A idea of what Peirce means by an Interpretant and the part it plays in a triadic sign relation is given by the following passage.
It is clearly indispensable to start with an accurate and broad analysis of the nature of a Sign. I define a Sign as anything which is so determined by something else, called its Object, and so determines an effect upon a person, which effect I call its Interpretant, that the latter is thereby mediately determined by the former. My insertion of “upon a person” is a sop to Cerberus, because I despair of making my own broader conception understood. (Peirce 1908, Selected Writings, p. 404).

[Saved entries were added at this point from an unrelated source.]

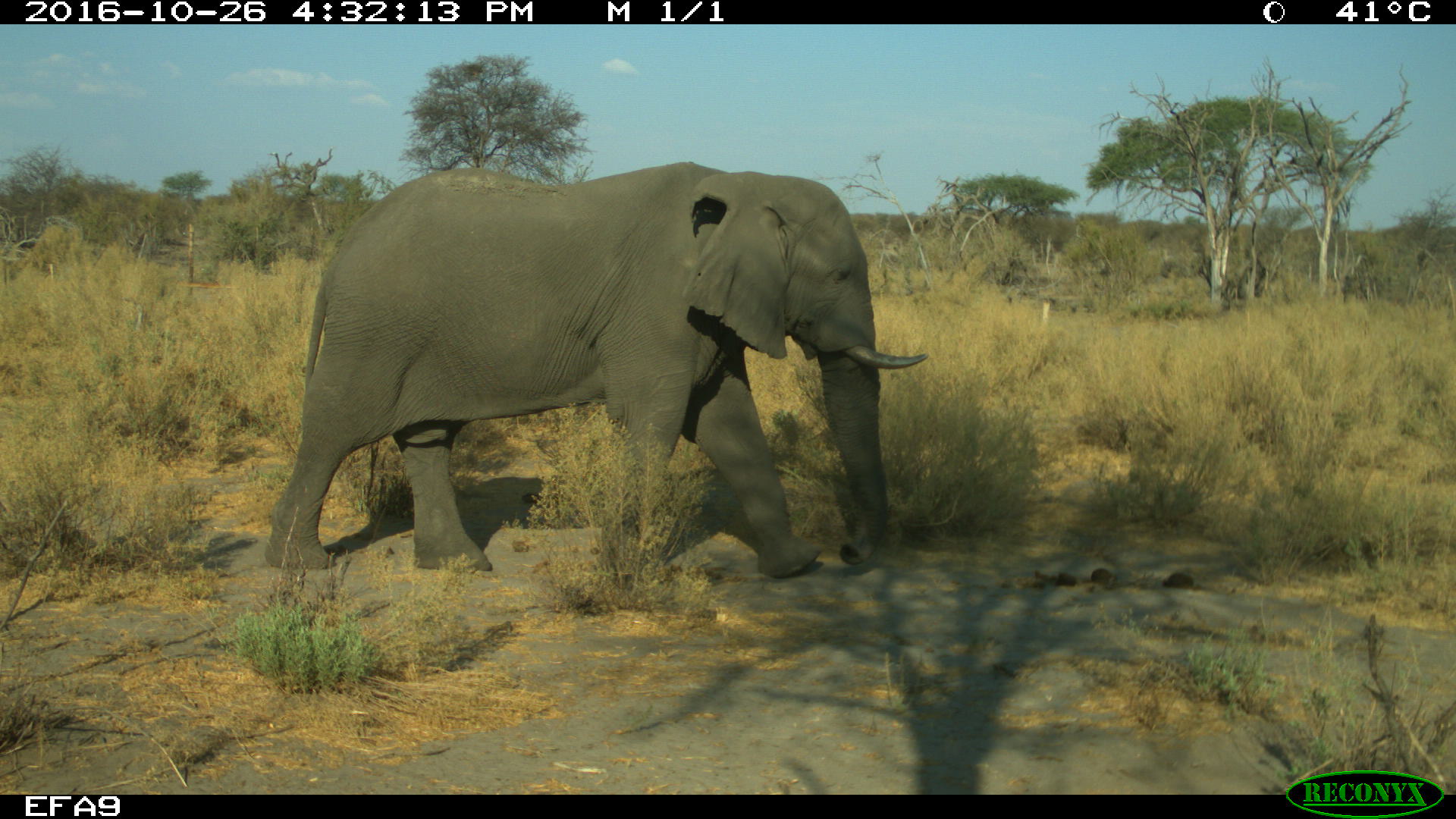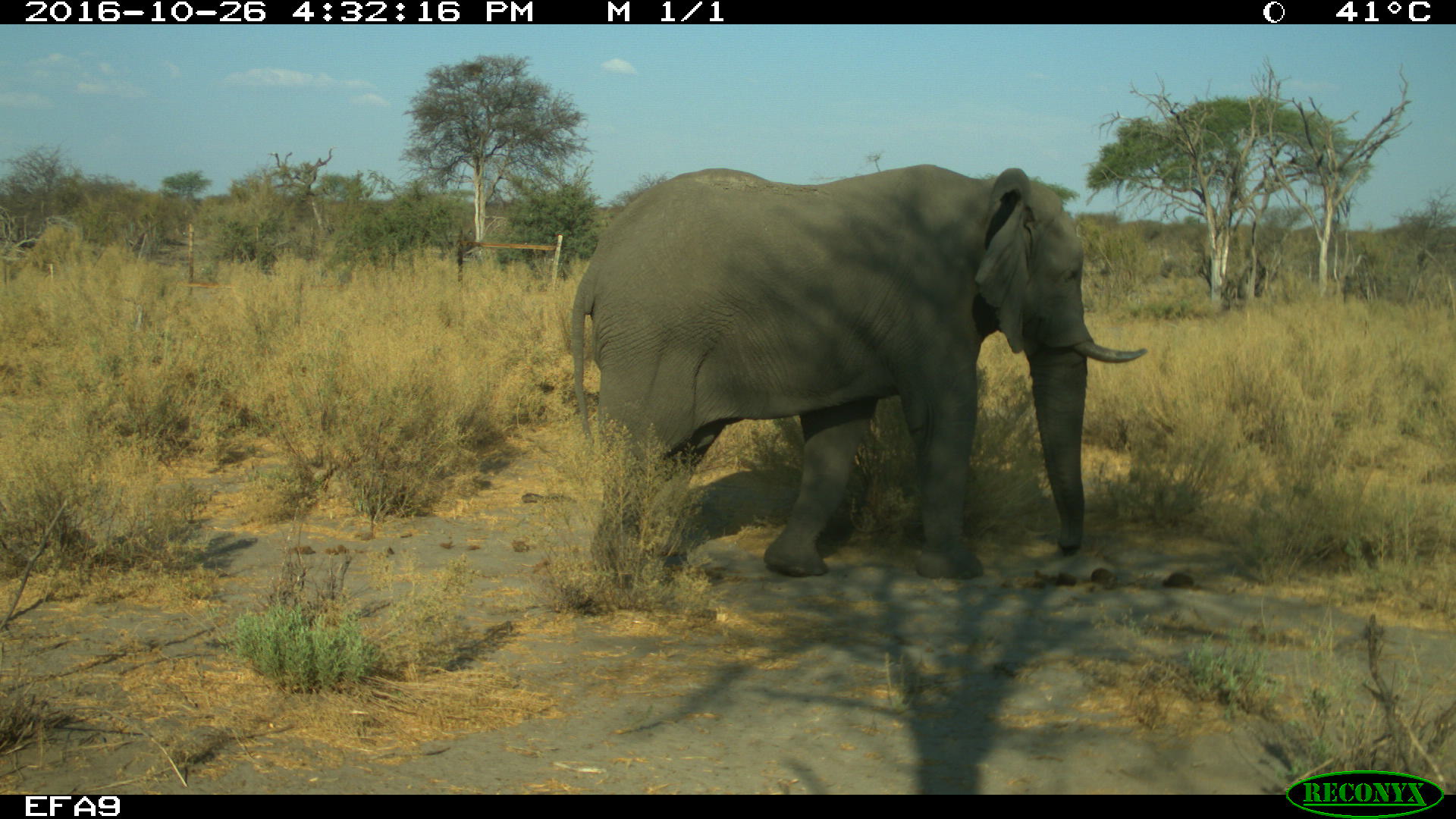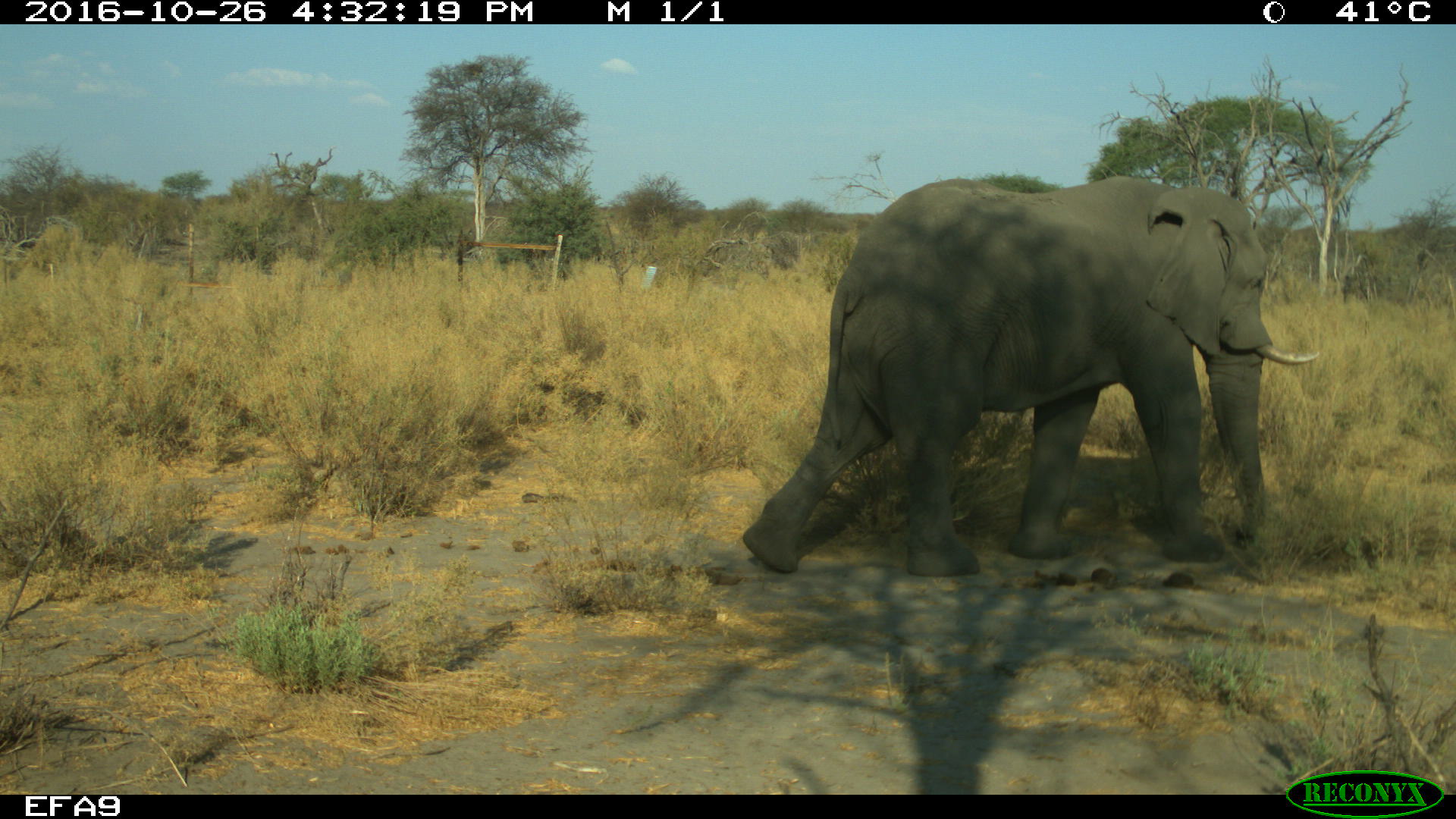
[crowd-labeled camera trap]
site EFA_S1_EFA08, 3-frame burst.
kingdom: Animalia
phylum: Chordata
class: Mammalia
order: Proboscidea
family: Elephantidae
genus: Loxodonta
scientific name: Loxodonta africana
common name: african bush elephant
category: elephant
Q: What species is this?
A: Elephant (african bush elephant) (Loxodonta africana).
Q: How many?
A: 1.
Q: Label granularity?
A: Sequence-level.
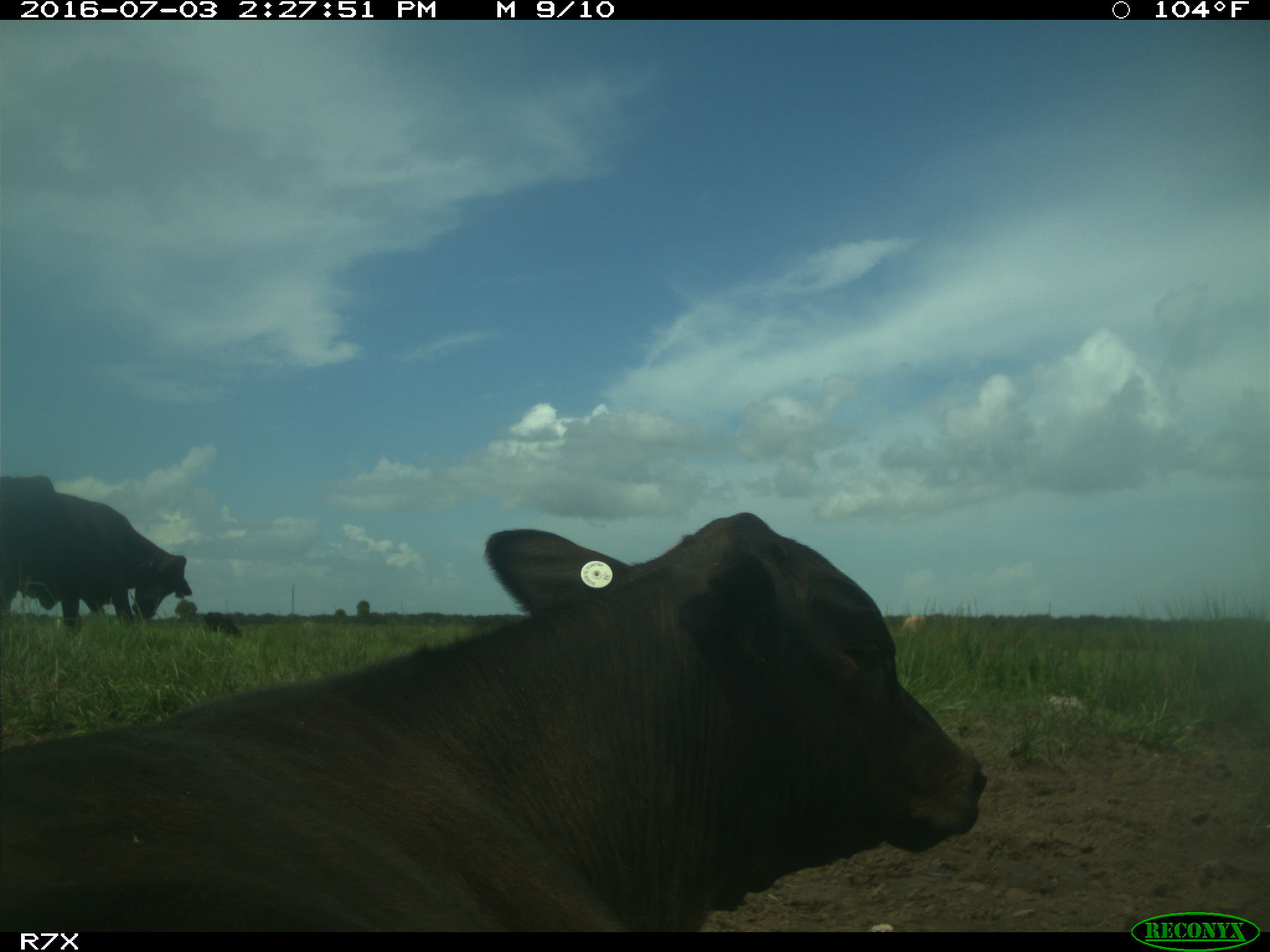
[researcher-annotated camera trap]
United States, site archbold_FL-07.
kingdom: Animalia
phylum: Chordata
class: Mammalia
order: Artiodactyla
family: Bovidae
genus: Bos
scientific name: Bos taurus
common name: domestic cow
Bos taurus (domestic cow).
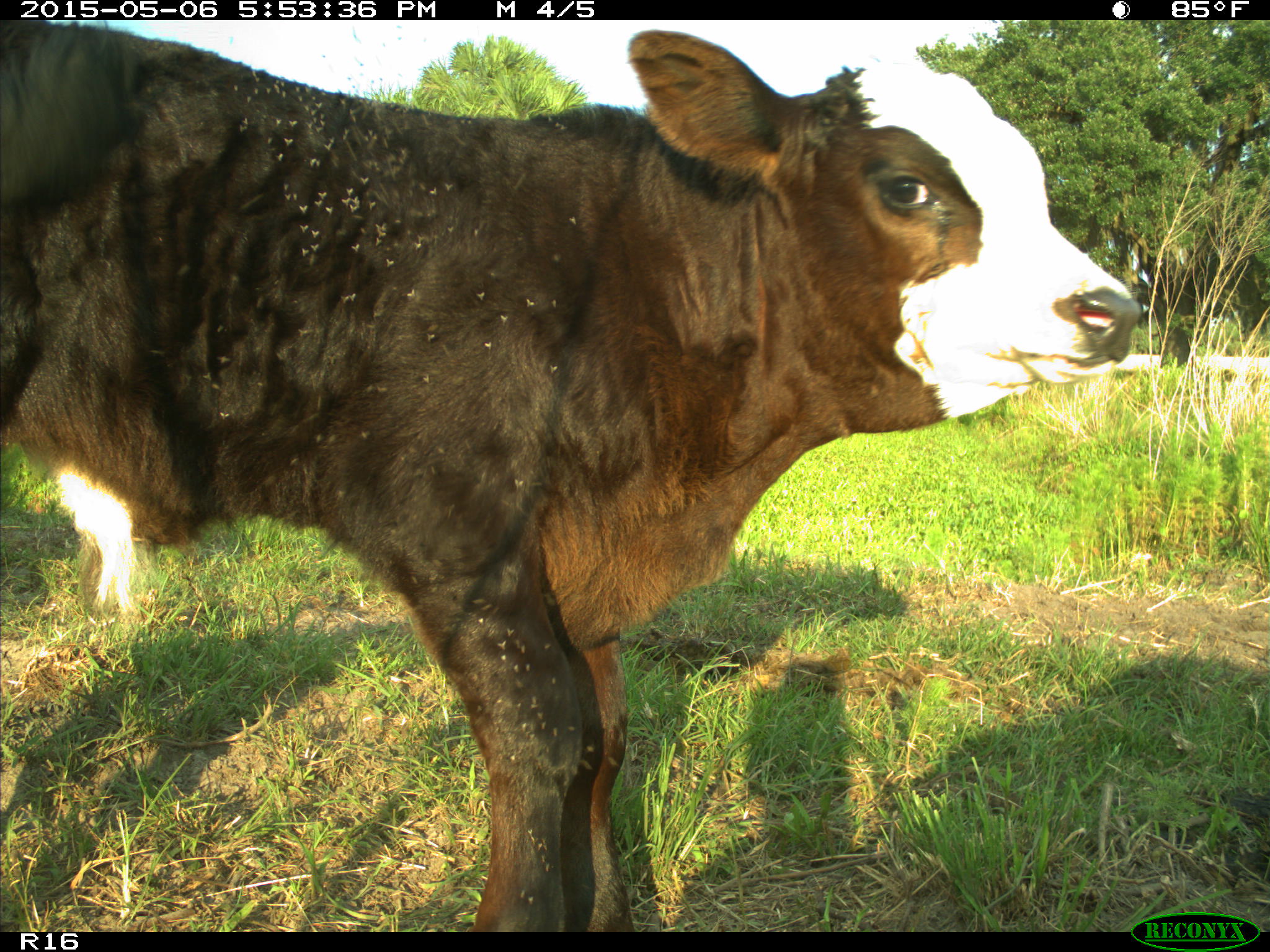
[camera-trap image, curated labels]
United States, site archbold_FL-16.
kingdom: Animalia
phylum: Chordata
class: Mammalia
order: Artiodactyla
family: Bovidae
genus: Bos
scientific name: Bos taurus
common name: domestic cow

According to his custom of clarifying ideas in terms of their effects, Peirce tells us what a sign is in terms of what it does, the effect it brings to bear on a “person”. That effect he calls the interpretant of the sign. And what of that person? Peirce finesses that question for the moment, resorting to a “Sop to Cerberus”, in other words, a rhetorical gambit used to side‑step a persistent difficulty of exposition. In doing so, Peirce invokes the hypostatic abstraction of a “person” who conducts the movement of signs and embodies the ongoing process of semiosis.
Reference
- Peirce, C.S. (1908), “Letters to Lady Welby”, Chapter 24, pp. 380–432 in Charles S. Peirce : Selected Writings (Values in a Universe of Chance), Edited with Introduction and Notes by Philip P. Wiener, Dover Publications, New York, NY, 1966.